### Tarea A
Transcribe del texto sobre la iglesia el fragmento que empieza con las palabras que contienen "1. La Iglesia" y termina con "juntos en Cristo.".
### Tarea B
Cambia "SVG masks" por "vector masks" en todos los registros y deja lo demás igual.

### Texto seleccionado
········
En un mundo donde casi todo está a la venta, es fácil caer en una mentalidad que trata hasta las cosas sagradas como si fueran productos. Pero la iglesia, en su forma más verdadera y poderosa, no es una mercancía. Es una comunidad viva y palpitante, construida por Cristo mismo. Tomemos un momento para profundizar en lo que enseñan las Escrituras sobre la naturaleza de la iglesia y por qué es mucho más que algo que podemos consumir o “comprar”.
1. La Iglesia como comunidad sagrada, no como empresa
Cuando la iglesia primitiva comenzó, no parecía una experiencia comercial ni de consumo. Hechos 2:42-47 nos ofrece una hermosa imagen de una comunidad dedicada a la enseñanza, la comunión, la fracción del pan y la oración. No se reunían para entretenerse, sino para encontrarse con el Dios vivo y caminar juntos en Cristo.
El apóstol Pablo, escribiendo en Efesios 2:19-22, nos recuerda que “ya no somos extranjeros ni advenedizos, sino conciudadanos de los santos y miembros de la familia de Dios”. La iglesia debe ser una familia, un pueblo santo edificado sobre el fundamento de Cristo. Este no es un lugar para elegir lo que nos hace sentir cómodos. Es un lugar de profunda transformación y crecimiento, donde estamos llamados a amarnos, desafiarnos y animarnos unos a otros en la fe.
········
### Listado
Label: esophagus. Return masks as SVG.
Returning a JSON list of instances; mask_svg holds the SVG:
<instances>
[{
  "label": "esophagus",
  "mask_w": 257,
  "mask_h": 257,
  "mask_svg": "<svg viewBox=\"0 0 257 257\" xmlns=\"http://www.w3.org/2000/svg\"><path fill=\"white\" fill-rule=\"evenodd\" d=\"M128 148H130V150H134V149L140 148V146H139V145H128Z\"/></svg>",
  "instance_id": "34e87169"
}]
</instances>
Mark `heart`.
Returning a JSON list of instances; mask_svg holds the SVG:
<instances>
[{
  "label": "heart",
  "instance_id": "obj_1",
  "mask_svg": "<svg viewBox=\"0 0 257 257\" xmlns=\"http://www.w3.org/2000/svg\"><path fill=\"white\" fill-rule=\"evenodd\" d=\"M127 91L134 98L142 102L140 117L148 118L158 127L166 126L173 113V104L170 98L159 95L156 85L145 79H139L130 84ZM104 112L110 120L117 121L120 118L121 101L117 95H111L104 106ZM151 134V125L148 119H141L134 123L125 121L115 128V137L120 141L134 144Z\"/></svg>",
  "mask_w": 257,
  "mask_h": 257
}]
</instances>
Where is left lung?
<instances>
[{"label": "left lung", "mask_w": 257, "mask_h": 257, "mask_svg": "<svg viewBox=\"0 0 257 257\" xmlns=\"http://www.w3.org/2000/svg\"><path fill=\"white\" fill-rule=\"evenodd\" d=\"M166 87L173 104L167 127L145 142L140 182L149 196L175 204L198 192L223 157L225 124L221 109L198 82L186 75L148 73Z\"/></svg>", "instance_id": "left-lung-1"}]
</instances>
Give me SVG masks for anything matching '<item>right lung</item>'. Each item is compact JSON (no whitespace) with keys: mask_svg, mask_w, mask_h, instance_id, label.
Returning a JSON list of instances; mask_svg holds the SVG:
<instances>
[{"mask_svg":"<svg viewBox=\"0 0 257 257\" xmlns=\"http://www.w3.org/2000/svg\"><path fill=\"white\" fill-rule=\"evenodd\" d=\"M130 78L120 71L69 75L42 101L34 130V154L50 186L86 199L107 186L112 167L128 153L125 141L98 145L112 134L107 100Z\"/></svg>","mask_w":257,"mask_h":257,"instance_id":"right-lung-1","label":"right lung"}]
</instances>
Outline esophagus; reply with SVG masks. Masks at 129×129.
········
### Respuesta A
1. La Iglesia como comunidad sagrada, no como empresa
Cuando la iglesia primitiva comenzó, no parecía una experiencia comercial ni de consumo. Hechos 2:42-47 nos ofrece una hermosa imagen de una comunidad dedicada a la enseñanza, la comunión, la fracción del pan y la oración. No se reunían para entretenerse, sino para encontrarse con el Dios vivo y caminar juntos en Cristo.

### Respuesta B
Label: esophagus. Return masks as SVG.
Returning a JSON list of instances; mask_svg holds the SVG:
<instances>
[{
  "label": "esophagus",
  "mask_w": 257,
  "mask_h": 257,
  "mask_svg": "<svg viewBox=\"0 0 257 257\" xmlns=\"http://www.w3.org/2000/svg\"><path fill=\"white\" fill-rule=\"evenodd\" d=\"M128 148H130V150H134V149L140 148V146H139V145H128Z\"/></svg>",
  "instance_id": "34e87169"
}]
</instances>
Mark `heart`.
Returning a JSON list of instances; mask_svg holds the SVG:
<instances>
[{
  "label": "heart",
  "instance_id": "obj_1",
  "mask_svg": "<svg viewBox=\"0 0 257 257\" xmlns=\"http://www.w3.org/2000/svg\"><path fill=\"white\" fill-rule=\"evenodd\" d=\"M127 91L134 98L142 102L140 117L148 118L158 127L166 126L173 113V104L170 98L159 95L156 85L145 79H139L130 84ZM104 112L110 120L117 121L120 118L121 101L117 95H111L104 106ZM151 134V125L148 119H141L134 123L125 121L115 128V137L120 141L134 144Z\"/></svg>",
  "mask_w": 257,
  "mask_h": 257
}]
</instances>
Where is left lung?
<instances>
[{"label": "left lung", "mask_w": 257, "mask_h": 257, "mask_svg": "<svg viewBox=\"0 0 257 257\" xmlns=\"http://www.w3.org/2000/svg\"><path fill=\"white\" fill-rule=\"evenodd\" d=\"M166 87L173 104L167 127L145 142L140 182L149 196L175 204L198 192L223 157L225 124L221 109L198 82L186 75L148 73Z\"/></svg>", "instance_id": "left-lung-1"}]
</instances>
Give me vector masks for anything matching '<item>right lung</item>'. Each item is compact JSON (no whitespace) with keys: mask_svg, mask_w, mask_h, instance_id, label.
Returning a JSON list of instances; mask_svg holds the SVG:
<instances>
[{"mask_svg":"<svg viewBox=\"0 0 257 257\" xmlns=\"http://www.w3.org/2000/svg\"><path fill=\"white\" fill-rule=\"evenodd\" d=\"M130 78L120 71L69 75L42 101L34 130V154L50 186L86 199L107 186L112 167L128 153L125 141L98 145L112 134L107 100Z\"/></svg>","mask_w":257,"mask_h":257,"instance_id":"right-lung-1","label":"right lung"}]
</instances>
Outline esophagus; reply with vector masks. Masks at 129×129.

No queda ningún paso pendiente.